The first time I showed up at their apartment, Rose pulled me I intothe living room to show me her downward facing dog. To my amazement, with her hips high and her heels low, she was in it! The twins saw their older sister in this strange shape so they followed along. Rose asked me to show her another pose, so I had everyone stand up straight, with their arms straight up and their fingers spread wide."What pose is this?", asked Rose. I told them they were in Mountain pose. Immediately, Rose called out for another one. So I took them into Cobra pose. I asked them to make the sound of a snake and to wiggle their Cobra tails. Seeing this was absolutely adorable! The kids enjoyed exploring all of the different poses I was teaching them. They had fun trying to place their bodies in all of these different shapes whether they were able to get it exactly the same or not. They were able to and wanted to try everything, something as challenging as Warrior III! It was rewarding to share something I am so passionate about with the children I babysit for. It really brought out the inner child in myself, and I believe that this helped to foster a bond of trust between the children and myself.

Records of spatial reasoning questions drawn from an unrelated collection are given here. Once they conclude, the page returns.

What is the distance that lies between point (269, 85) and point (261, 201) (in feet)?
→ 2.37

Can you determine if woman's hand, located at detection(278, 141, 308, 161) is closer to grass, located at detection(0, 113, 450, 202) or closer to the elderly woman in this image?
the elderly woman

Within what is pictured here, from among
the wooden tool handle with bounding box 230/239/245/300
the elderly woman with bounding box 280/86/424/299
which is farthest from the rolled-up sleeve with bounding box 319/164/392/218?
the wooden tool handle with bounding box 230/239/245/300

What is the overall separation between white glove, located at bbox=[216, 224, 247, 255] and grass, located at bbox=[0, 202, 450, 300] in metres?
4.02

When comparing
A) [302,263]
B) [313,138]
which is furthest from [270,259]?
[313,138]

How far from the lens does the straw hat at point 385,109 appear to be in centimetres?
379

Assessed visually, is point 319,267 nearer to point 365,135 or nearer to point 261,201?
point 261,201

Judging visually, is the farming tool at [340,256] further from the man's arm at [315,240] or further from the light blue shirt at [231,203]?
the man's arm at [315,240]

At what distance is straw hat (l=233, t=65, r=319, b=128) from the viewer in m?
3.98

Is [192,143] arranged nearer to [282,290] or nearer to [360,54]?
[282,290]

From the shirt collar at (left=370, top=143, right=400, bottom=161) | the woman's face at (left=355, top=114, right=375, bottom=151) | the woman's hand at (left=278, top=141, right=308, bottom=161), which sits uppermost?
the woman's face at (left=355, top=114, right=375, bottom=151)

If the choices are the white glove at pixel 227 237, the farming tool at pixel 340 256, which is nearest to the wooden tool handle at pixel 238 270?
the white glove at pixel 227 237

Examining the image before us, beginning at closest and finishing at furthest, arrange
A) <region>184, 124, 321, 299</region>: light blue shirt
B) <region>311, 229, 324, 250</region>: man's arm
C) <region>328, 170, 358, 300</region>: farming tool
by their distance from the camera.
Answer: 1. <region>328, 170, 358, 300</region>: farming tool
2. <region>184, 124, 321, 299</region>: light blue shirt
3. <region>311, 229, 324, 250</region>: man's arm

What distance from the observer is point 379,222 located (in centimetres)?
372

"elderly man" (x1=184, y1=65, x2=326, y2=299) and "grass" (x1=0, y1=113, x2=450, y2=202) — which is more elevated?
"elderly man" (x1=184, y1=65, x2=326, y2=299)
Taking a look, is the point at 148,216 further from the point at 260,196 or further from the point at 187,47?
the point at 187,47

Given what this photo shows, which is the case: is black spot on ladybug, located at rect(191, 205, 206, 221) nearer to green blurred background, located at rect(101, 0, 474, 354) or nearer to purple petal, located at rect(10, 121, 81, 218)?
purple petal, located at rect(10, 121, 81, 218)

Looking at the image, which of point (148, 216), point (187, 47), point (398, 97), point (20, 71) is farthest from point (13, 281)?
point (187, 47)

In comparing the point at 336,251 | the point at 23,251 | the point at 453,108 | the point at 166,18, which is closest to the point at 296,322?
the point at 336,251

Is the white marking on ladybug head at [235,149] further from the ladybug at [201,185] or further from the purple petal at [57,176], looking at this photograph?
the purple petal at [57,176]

What are the challenges of sharing yoga with kids you're sitting?

I find that sharing yoga while sitting can be challenging because children have an incredible amount of energy. This energy can be managable or overwhelming, depending upon how many children you are sitting. It may be difficult to juggle the attention and spread it evenly amonst all of the kids. Also, children tend of have shorter attention spans so they tend to get into a pose and then want to jump to the next one. The toddlers especially tend to learn a pose, then walk away to do something else, go in another room. When they return they look and me and then strike a pose, like Mountain.

Are there any success stories you can share?

Each of the three children I babysit for has their own unique and loud personality. The second time I shared yoga with them, I was more prepared for what was in store in terms of their energies. It is useful for babysitters to have a yoga picture book with them so each child can see the poses themselves and learn that way. This will make sharing yoga with multiple children more managable-- one child could be looking at the book while another is following along with you.

How do you teach yoga to siblings who are very different ages or don't get along?

Yoga is a great tool to have in the "babysitters toolbox". The children I babysit for have a unique dynamic. I can see that there is underlying competition between Rose and the twins. The twins, sharing a special bond that cause Rose to feel slightly jealous. Sometimes this causes fights, yelling and tears amongst the siblings. Children can be very possesive, they love the word "mine", which is

often used during activites that involve toys, cards, drawing, etc. However, when it comes to yoga time, there is no sense of possession, because the only thing required is themselves! (no mat necessary if they have a carpet) Whenever I start doing yoga with them, there is no sibling rivalry, no competition. They are all inside their own worlds discovering their own tiny bodies in space.

What are three good yoga poses to start with?

I would start with Downward Dog, Mountain Pose and Cat/Cow. These are all simple, fun shapes that you can play around with. Also, children love animal and nature poses because they can attach an image or a sound to the shape.

What did the parents/caregiver think of you sharing yoga?  Did you ask if it was ok to teach first or just dive in?

When the mother heard I was a yoga instructor, she was thrilled! She told me the children had done a yoga DVD a couple of times, and they loved it. She didn't know much about yoga, so she was happy to have me share my knowledge with her children. Also, she is a child psychaitrist, so she understands the psychological benefits of yoga as well. I have found that getting a childcare position in New York City is very competitive. Many parents want sitters with not only babysitting experience but also with an "edgy vibe" (artists, photographers, actors, etc.). I beleive that I was hired because I had this yoga tool in my toolbox.